La Motivazione della Corte
Il secondo motivo della Provincia, con cui si denunciava il difetto di giurisdizione del Giudice ordinario, è stato assegnato alle Sezioni Unite e rigettato con l’ordinanza n. 14583 del 2024. Si è rilevato che la domanda originaria, volta a contestare la commisurazione dell’indennità al valore agricolo di un’area avente vocazione estrattiva, è riconducibile agli artt. 49, 50 e 54 del d.P.R. n. 327 del 2001 e va devoluta alla giurisdizione del Giudice ordinario, nella specie della Corte d’appello, non essendo pertinente il richiamo all’art. 133, comma primo, lett. g), cod. proc. amm., riferito all’espropriazione per pubblica utilità e non all’occupazione di aree non soggette ad espropriazione.
Passando alle altre censure, il terzo motivo della Provincia è fondato e logicamente preliminare, riguardando la qualificazione della domanda.

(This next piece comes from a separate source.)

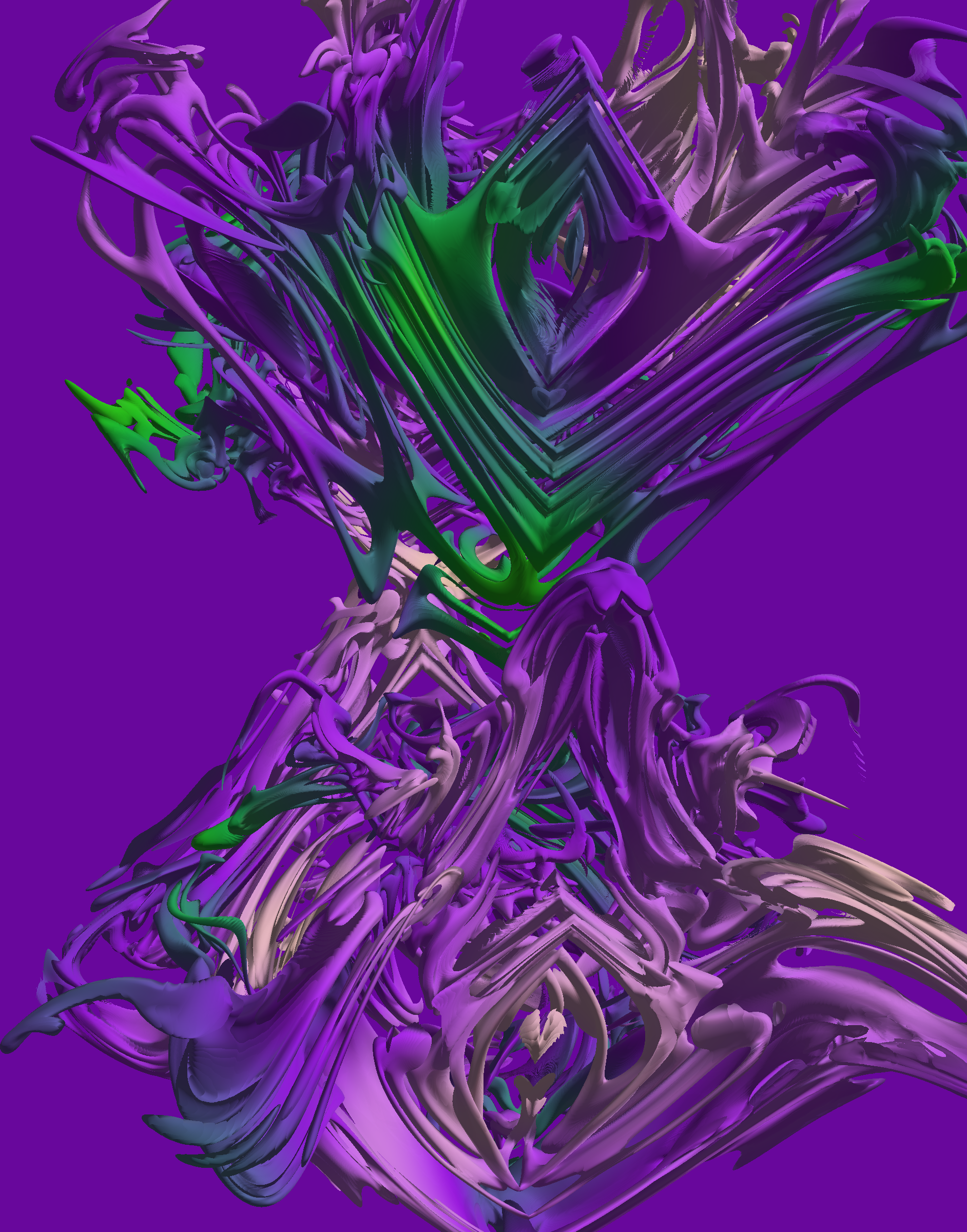 Contrast Agent #0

L’attrice aveva chiesto, con l’atto di citazione, di revocare il provvedimento di determinazione dell’indennità e di determinarla secondo i parametri ritenuti applicabili. Solo in sede di precisazione delle conclusioni ha modificato la domanda, chiedendo le somme dovute “a qualsiasi titolo, anche risarcitorio”.
La Corte richiama il costante orientamento di legittimità, secondo cui l’opposizione alla stima e l’azione risarcitoria si fondano su presupposti di fatto diversi, con la conseguenza che la domanda di determinazione dell’indennità e quella di risarcimento del danno per occupazione illegittima non sono tra loro fungibili. Nella medesima ottica, la riqualificazione giudiziale dell’opposizione alla stima come domanda risarcitoria comporta immutazione del petitum e della causa petendi e integra extrapetizione.
Non vale a escludere il vizio la modifica intervenuta in sede di precisazione delle conclusioni. Essa spostava il thema decidendum dalla determinazione del quantum debeatur, sulla base dei criteri legali, alla verifica dell’illecito spossessamento dell’area, ed era intervenuta dopo la scadenza dei termini entro i quali, ai sensi dell’art. 183 cod. proc. civ., le parti possono precisare o modificare domande ed eccezioni. Il ricorso della Provincia va pertanto accolto, restando assorbiti gli altri motivi e il ricorso dell’attrice, con cassazione della sentenza impugnata e rinvio alla Corte d’appello di Firenze, in diversa composizione, anche per le spese di legittimità.